++++ Document extract
More interesting, however, are the explanations generated when the system answers No. In such a scenario, the system returns all video segments that have partial matches. For example, for the question “Does the person take out a knife from the drawer” (take out, knife, drawer), in the absence of a complete match, the system will first try to search for partial matches where at least two of the three components match. For example, if there are segments where the person takes out a peeler from the drawer (take out, peeler, drawer) or takes out a knife from the cupboard (take out, knife, cupboard), these segments will be returned as explanations for the No answer. The rationale is that while the system found activities similar to the activity being queried, it did not find the exact activity being searched for and therefore answered No. If no such partial matches exist, the system then tries to match at least one component such as, say, (wash, knife, sink) or (take out, carrot, fridge). If there are no single component matches either, then the system displays that no segments are found.

Note that video explanations can also be generated using video moment retrieval (VMR) methods [26, 27, 31, 37, 59, 61, 67, 79, 119]. At a high level, the goal of VMR is to take a video and a natural language sentence describing an activity as input and output a segment in the video that is relevant to the activity. However, as mentioned earlier a drawback of using these methods is that the output of the model that generates explanation may not align with the answer to the query. A second issue is that these discriminative VMR models do not have the representation and reasoning power to generate other types of explanations.

(2)

Ranked (action, object, location) Triples: The particles/samples output by Algorithm 3 can also be used to generate ranked explanations for any given frame. In particular, if we want to compute the top-s most likely activities at time slice t, then we can select s particles having the highest likelihood at time slice t and display them to the user in descending order of likelihood scores; this is equivalent to performing s-MAP inference on the filtering posterior distribution. We can approximate this by sampling directly from \(P(\mathbf {y}^t|\mathbf {x}^{1:t})\). Since video segments are returned as explanations to the system’s answers and each video segment is associated with a single activity triple, we take the average of all the particles over a segment and return the top-s particles having the highest average likelihood as ranked triples.

(3)

Most Probable Entities: Once again, these kinds of explanations can also be generated by Algorithm 3 using an approach similar to the one used for ranked triples. The only difference is that instead of generating s-MAP tuples, we wish to compute the marginal distribution \(P(y_i^t|\mathbf {x}^{1:t})\) for each true label \(y_i^t \in \mathbf {y}^t\) that will tell us how confident the system is about a particular label at a given time slice. Since the last step of particle filtering involves generating K instantiated cutset networks, we can simply perform exact inference on these networks (which can be done tractably and in fact, linearly) to compute the posterior marginals and then average out over all the K networks.

4.3 User Interface

Our prototype system uses an interactive visual interface that allows users to load videos, ask queries, and review the model output along with explanations. The goal of the interface design was to limit the amount of model information presented to the users in order to avoid overwhelming them with information. For this reason, the system uses simple visual representations in the form of graphical annotations, textual component lists, and simple bar charts. Figure 5 shows the interface.
++++++++
• **Work order A**
Translate this sentence from the excerpt on video explanations into Spanish: "If there are no single component matches either, then the system displays that no segments are found."
++++ Supplied material
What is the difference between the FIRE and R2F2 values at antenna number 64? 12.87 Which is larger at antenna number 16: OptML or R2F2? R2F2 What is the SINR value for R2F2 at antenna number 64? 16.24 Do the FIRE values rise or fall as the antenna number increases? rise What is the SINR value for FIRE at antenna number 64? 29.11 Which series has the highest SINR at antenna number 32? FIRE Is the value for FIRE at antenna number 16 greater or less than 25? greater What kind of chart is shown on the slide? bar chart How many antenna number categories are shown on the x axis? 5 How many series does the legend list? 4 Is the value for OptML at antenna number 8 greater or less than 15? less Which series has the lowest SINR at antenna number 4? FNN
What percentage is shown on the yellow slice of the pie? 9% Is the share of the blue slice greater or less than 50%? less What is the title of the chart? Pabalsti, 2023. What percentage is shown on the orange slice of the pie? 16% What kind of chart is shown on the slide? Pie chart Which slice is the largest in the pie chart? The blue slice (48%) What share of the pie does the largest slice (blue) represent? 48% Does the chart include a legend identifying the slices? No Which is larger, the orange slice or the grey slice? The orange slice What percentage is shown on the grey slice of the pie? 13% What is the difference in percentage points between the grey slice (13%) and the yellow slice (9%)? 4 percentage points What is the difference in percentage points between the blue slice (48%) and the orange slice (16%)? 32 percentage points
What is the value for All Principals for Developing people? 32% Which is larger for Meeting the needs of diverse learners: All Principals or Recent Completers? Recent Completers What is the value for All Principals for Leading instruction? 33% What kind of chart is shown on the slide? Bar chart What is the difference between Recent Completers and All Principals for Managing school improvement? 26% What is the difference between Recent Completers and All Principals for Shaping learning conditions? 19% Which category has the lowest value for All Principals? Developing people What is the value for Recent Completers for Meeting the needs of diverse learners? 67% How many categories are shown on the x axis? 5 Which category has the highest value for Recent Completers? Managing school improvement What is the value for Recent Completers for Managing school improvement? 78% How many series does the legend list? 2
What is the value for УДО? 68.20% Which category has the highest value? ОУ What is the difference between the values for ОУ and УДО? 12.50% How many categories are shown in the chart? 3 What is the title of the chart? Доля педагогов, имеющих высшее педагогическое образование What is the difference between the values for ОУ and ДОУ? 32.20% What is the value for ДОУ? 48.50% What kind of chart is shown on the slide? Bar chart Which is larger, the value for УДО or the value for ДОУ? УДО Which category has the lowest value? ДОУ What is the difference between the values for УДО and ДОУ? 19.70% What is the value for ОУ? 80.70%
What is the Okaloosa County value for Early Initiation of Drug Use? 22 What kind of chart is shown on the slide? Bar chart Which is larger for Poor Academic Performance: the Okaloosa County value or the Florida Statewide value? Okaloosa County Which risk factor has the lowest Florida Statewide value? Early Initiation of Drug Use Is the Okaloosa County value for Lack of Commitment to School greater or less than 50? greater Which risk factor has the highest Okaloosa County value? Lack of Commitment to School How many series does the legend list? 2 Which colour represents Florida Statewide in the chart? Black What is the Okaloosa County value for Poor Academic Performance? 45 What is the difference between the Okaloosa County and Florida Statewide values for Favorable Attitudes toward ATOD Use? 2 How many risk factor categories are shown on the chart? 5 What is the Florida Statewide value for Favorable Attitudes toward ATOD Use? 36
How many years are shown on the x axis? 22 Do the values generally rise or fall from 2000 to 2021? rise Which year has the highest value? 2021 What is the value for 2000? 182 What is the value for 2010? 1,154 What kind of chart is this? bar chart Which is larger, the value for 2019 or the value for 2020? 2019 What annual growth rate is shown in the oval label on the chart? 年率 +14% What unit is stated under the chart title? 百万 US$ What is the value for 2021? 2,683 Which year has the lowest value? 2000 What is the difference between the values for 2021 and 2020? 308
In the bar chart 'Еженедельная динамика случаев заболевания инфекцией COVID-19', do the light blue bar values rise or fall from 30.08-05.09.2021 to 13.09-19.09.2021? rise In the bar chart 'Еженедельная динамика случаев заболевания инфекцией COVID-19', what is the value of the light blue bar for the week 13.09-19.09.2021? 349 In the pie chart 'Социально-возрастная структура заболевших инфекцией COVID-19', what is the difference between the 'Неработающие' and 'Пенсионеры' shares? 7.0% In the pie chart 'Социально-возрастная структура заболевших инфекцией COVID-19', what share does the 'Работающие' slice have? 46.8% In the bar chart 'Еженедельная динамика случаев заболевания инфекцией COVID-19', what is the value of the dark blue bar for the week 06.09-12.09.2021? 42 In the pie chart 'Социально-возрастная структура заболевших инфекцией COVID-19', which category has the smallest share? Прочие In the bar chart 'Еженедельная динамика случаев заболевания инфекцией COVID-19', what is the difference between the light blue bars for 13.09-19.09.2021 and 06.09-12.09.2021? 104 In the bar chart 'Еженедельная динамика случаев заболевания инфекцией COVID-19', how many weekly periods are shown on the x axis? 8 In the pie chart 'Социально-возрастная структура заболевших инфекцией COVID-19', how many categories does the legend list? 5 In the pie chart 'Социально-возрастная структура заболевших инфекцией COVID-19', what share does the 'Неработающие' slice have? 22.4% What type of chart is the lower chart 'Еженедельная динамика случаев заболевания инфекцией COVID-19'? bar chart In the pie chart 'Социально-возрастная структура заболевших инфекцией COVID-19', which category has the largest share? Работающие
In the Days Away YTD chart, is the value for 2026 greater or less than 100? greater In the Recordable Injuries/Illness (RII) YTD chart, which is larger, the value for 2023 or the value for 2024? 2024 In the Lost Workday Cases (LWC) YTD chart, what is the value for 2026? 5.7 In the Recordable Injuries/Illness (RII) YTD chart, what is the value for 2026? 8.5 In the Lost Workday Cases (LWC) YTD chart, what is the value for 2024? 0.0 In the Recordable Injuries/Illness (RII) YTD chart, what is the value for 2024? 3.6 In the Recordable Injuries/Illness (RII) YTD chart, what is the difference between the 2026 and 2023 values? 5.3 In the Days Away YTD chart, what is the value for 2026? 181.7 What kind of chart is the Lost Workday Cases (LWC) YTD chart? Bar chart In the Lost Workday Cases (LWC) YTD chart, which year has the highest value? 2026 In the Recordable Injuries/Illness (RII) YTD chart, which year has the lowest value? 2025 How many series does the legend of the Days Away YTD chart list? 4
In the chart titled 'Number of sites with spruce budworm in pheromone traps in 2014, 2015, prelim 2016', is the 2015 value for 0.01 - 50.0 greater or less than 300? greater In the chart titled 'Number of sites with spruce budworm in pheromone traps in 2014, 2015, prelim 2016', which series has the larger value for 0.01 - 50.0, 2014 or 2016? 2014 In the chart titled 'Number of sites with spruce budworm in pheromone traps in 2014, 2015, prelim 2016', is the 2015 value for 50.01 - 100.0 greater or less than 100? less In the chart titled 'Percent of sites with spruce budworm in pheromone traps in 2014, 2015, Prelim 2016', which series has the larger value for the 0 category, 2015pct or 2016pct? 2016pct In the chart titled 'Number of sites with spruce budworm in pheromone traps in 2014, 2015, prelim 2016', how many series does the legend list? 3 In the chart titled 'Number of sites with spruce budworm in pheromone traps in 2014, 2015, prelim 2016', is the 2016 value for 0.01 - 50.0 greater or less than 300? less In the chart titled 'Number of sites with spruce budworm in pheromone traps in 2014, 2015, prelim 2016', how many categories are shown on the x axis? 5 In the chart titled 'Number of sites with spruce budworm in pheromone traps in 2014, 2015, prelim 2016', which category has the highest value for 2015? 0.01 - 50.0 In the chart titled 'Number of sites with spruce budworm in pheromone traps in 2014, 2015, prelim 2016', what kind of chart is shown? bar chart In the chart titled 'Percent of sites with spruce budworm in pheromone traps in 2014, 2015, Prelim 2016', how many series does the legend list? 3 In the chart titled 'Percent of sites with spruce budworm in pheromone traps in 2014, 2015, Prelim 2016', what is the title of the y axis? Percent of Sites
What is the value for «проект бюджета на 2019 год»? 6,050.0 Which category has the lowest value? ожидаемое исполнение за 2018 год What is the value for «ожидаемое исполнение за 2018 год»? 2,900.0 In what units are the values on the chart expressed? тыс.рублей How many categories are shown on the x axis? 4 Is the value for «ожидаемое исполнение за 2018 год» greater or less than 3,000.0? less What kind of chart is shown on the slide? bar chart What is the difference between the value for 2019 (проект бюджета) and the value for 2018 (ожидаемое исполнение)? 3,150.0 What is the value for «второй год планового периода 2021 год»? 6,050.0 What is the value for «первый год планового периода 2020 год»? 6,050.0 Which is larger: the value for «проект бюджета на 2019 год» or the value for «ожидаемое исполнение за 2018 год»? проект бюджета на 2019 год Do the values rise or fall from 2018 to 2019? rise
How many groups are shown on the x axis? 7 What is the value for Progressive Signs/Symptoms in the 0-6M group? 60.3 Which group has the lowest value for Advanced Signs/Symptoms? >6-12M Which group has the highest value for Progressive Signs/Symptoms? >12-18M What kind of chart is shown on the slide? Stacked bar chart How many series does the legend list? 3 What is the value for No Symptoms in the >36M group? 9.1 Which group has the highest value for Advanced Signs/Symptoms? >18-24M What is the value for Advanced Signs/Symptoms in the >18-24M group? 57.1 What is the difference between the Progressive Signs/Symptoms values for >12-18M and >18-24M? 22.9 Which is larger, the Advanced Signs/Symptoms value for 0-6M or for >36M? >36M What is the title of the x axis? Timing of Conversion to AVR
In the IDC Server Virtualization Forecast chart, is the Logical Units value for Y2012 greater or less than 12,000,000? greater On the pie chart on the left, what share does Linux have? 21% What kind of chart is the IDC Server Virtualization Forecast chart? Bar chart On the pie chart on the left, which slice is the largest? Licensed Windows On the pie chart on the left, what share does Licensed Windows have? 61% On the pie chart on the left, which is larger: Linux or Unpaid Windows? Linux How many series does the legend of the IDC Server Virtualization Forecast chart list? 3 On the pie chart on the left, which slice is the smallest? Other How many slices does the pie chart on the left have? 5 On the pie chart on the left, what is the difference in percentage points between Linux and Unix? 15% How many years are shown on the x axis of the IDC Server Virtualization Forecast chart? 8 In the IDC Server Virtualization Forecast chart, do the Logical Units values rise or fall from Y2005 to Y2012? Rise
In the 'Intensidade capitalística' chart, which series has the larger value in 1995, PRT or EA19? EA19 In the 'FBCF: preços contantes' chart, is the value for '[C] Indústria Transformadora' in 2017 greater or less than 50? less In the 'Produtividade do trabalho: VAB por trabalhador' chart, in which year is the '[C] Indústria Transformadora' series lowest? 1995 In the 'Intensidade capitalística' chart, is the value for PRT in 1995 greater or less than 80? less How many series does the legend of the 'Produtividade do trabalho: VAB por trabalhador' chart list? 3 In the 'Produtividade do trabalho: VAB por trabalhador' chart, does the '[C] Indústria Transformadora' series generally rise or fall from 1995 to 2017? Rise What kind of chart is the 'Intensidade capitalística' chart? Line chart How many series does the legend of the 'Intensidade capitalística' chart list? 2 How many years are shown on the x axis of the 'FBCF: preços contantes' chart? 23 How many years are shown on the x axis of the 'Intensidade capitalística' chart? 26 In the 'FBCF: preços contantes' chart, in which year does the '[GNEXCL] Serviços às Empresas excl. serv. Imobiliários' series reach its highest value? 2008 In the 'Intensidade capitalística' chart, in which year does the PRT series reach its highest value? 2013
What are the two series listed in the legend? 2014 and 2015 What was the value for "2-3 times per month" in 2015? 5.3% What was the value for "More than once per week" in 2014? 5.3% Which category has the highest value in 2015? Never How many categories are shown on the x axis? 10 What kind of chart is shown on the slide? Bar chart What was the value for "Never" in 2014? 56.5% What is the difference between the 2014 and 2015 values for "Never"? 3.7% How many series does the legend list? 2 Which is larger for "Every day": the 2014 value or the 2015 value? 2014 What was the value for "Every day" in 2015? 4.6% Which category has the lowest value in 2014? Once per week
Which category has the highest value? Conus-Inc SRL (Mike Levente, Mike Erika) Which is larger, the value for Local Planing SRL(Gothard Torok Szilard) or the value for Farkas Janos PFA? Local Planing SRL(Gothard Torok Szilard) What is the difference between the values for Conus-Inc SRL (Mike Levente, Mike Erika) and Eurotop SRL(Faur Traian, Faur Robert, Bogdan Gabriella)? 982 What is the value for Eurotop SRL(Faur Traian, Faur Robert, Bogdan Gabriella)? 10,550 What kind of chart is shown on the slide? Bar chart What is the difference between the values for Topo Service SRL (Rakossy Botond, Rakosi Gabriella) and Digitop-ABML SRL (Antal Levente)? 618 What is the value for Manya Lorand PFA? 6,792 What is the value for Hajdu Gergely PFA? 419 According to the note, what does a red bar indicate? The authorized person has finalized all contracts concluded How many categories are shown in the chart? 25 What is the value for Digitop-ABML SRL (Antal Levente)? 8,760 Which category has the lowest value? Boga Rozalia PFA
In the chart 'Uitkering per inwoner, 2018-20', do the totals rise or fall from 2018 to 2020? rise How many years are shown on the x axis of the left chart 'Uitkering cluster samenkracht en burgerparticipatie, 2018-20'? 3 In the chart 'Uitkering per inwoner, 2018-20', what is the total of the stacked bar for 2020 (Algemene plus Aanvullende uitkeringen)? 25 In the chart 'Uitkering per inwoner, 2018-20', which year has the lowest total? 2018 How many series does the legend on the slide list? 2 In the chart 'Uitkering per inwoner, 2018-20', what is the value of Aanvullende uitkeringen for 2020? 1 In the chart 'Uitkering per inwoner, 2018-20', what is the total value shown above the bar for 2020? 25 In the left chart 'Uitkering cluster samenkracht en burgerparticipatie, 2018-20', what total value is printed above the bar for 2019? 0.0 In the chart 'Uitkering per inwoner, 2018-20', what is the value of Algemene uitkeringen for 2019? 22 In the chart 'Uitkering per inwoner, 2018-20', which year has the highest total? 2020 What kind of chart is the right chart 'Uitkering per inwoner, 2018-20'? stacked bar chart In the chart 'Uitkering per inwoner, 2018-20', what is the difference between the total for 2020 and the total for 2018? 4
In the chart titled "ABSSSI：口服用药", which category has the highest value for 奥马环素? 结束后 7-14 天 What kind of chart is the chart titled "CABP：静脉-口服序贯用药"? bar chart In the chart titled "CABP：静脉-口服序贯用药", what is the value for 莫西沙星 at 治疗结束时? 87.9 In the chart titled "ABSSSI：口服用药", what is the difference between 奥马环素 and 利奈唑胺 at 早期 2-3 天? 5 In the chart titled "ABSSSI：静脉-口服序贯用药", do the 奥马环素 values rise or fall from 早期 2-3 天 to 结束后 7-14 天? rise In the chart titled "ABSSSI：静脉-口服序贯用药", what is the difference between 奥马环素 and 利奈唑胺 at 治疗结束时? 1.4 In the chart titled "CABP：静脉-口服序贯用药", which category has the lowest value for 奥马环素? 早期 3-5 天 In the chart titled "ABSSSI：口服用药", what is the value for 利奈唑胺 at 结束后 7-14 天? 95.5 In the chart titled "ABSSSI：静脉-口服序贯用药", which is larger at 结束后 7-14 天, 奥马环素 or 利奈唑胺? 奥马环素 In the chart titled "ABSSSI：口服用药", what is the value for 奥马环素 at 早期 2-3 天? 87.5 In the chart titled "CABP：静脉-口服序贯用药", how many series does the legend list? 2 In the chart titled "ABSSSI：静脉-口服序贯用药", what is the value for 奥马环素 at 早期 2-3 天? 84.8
++++++++
• **Work order B**
Count the lines of the entries that contain the string "Gergely", with case counting, and give only the number.

• **Written reply A**
Si tampoco hay coincidencias de un solo componente, entonces el sistema indica que no se encontraron segmentos.

• **Written reply B**
1